A decade after entering the field, Sonos leads the multi-room audio market, thanks in large measure to software controllers that make its hardware exceedingly easy for consumers to install and operate. Now the company is preparing to ship its first from-the-ground-up redesign of those controllers. Most Sonos users will be happy with the changes.
I spent some time with a beta release of the Android and iOS versions last week. If you use an Android device to control your system, you can join the public beta program now by signing into your existing user account and following the instructions. iOS users will have to wait until later this spring, and Sonos won't update its desktop controller software for the Mac and PC until later this year. The new software will eventually be made available for Sono's legacy hardware controllers as well.

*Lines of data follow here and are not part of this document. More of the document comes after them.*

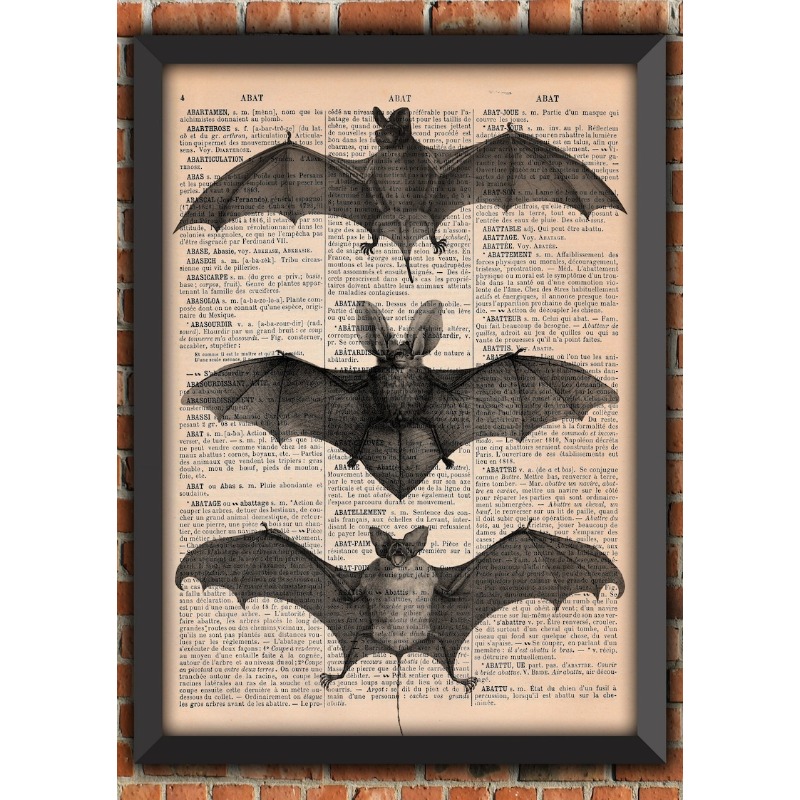 Bat Skeleton Dark Gothic Odd S - огляд і ціна Home Decor Gothic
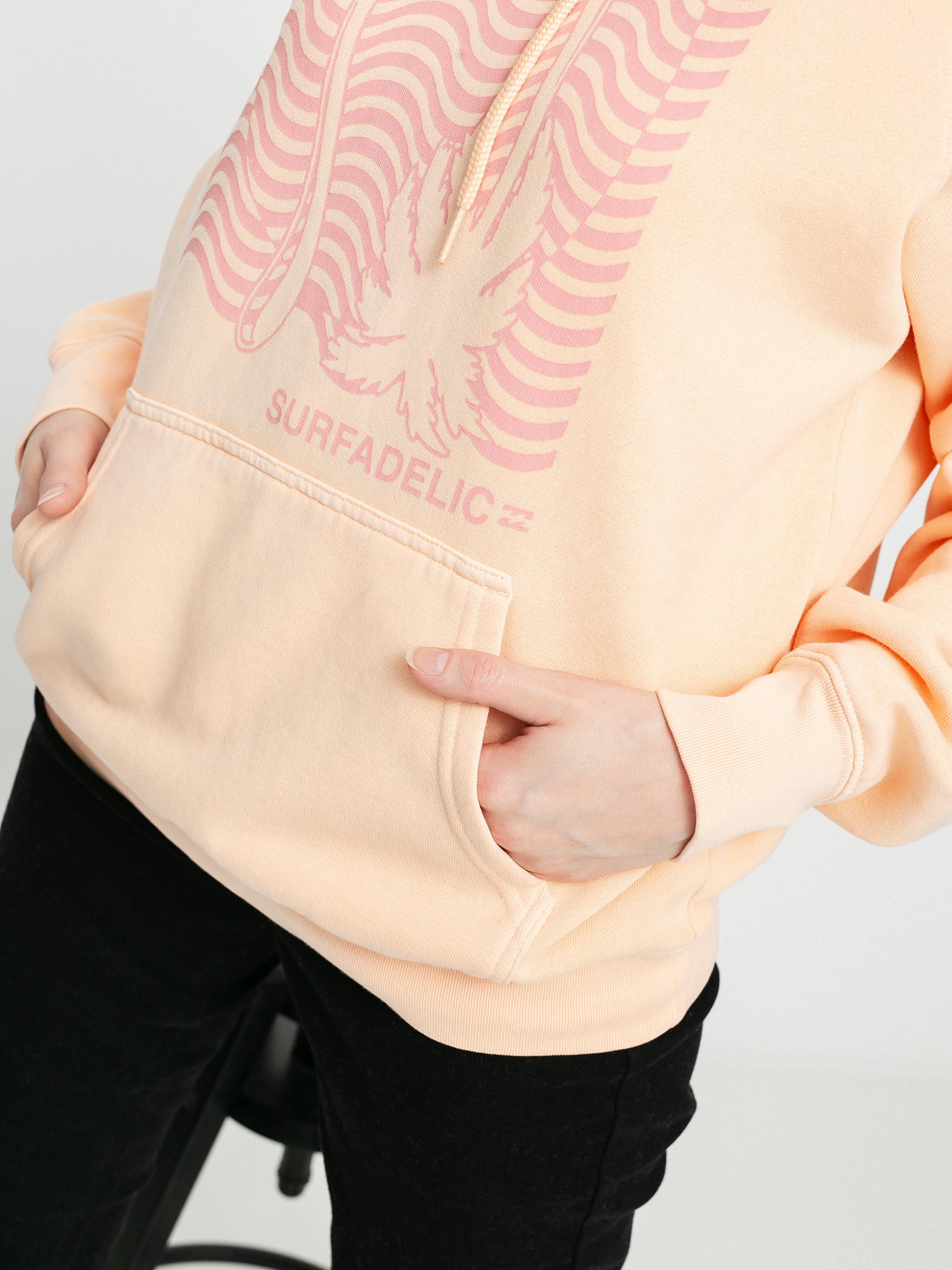 Bluza z kapturem Billabong Catching Waves HD Wmn (tropcl peach)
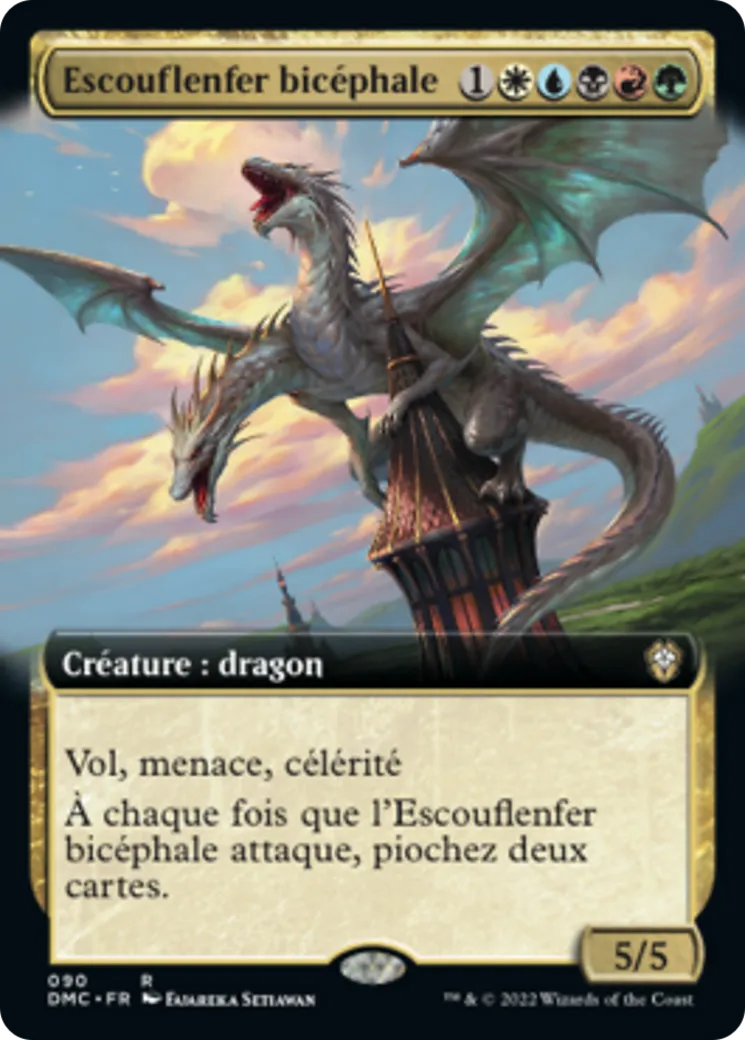 Escouflenfer bicéphale — Dominaria United Commander — Magic: The Gathering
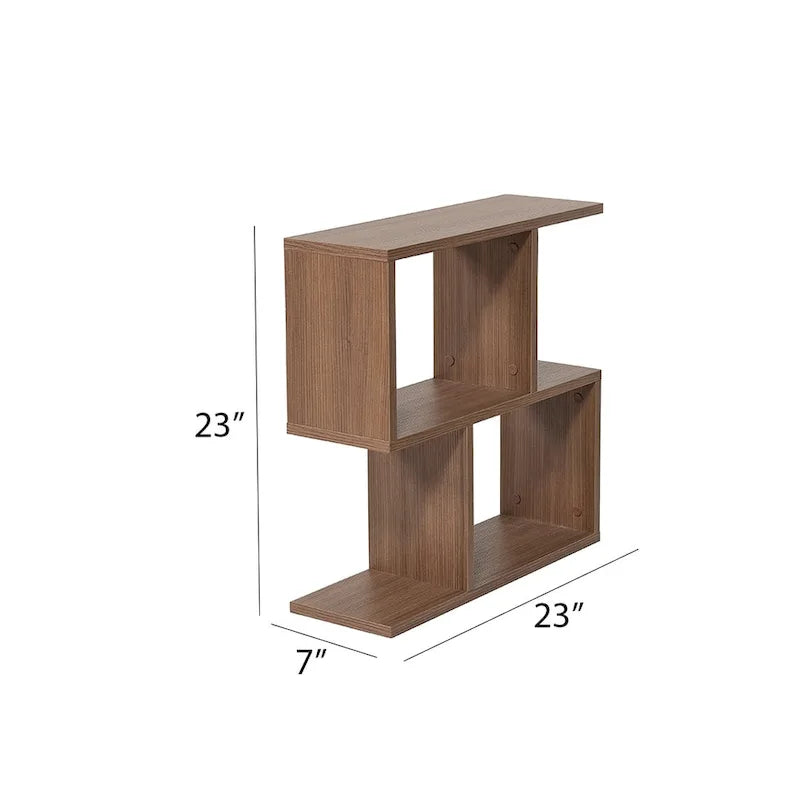 Table d'appoint rectangulaire Lon à 4 étagères, table d'appoint étroite de 58 cm pour salons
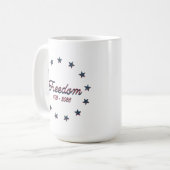 Mug Freedom 1776–2026 America 250 Patriotic Design (Devant gauche)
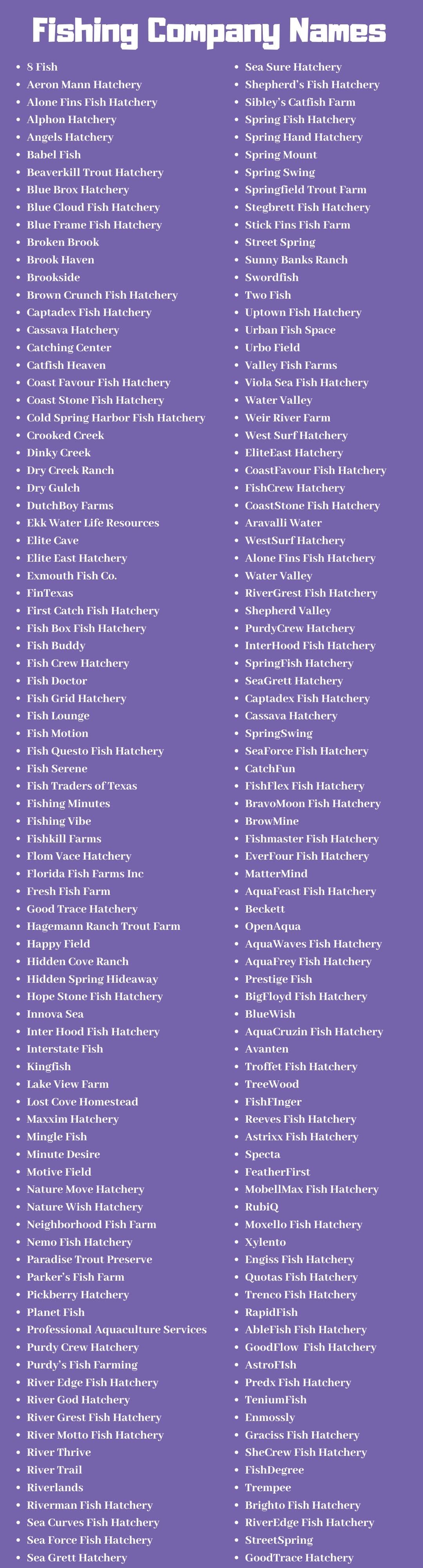 340 Most Creative Fishing Company Names - Find a Name Quickly!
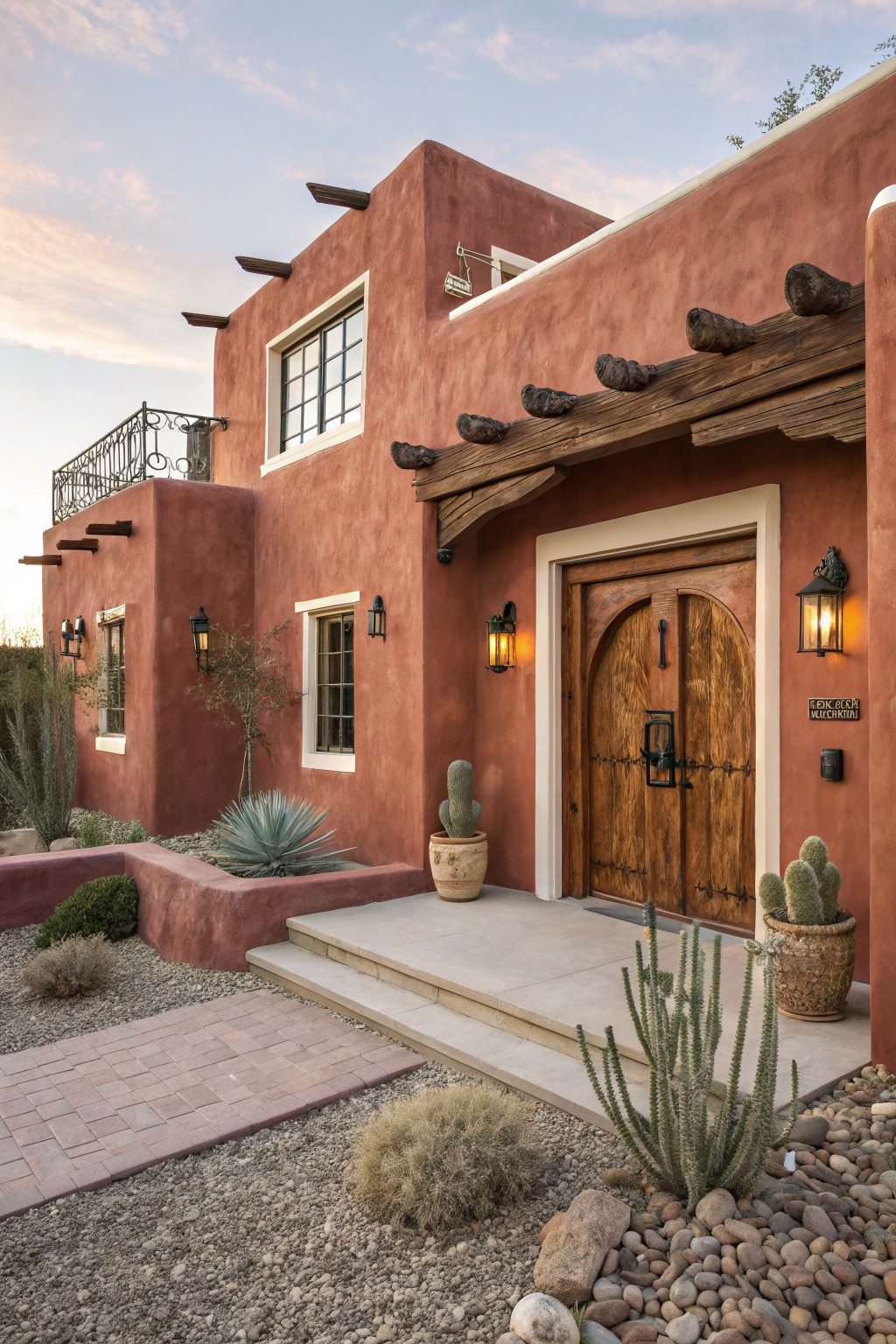 Warm Terracotta Exterior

The single biggest change is to the app's search function. With the current controller software, searching for a track, artist, or album examines only your own library. If you want to query a music service you subscribe to — Pandora, Slacker, Spotify, and so on — you must switch to each of those services individually. With the new unified search, you get consolidated results from your own library and all the services you use.
Other changes revolve around the graphical user interface, but you needn't worry about relearning how to control your system. The basic play, pause, skip functions haven't changed much; other elements are now easier to find and use. The new versions also make much better use of the available screen real estate.
I installed the beta software on an HTC One smartphone running Android 4.4.2 (KitKat), as well as an iPod touch and an iPad 2 (both running iOS 7.1). On the iPad, the biggest change involves the Sonos menu (formerly labeled the Music menu) and the Player window (formerly labeled Playing Now); they're now displayed side by side, so that you no longer need to switch between the two. With the Android version running on the smaller screen of a smartphone (as shown above), you can slide the now-playing screen down to reveal the Sonos menu. (A small transport-control bar appears at the bottom of that screen.)
Clearing a few things up
Several important functions that were essentially hidden in the old app are now much easier to find — once you know where to look, that is. On the current apps, tapping the name of the next track in your queue reveals an overlay that displays the minutes the current track has played and how many minutes remain. Buttons for repeating the current track, toggling shuffle mode, and toggling crossfade mode are also located in this overlay. I'm sure many Sonos users never discovered these functions, because it's entirely unintuitive to expose them by tapping a song you're not even listening to.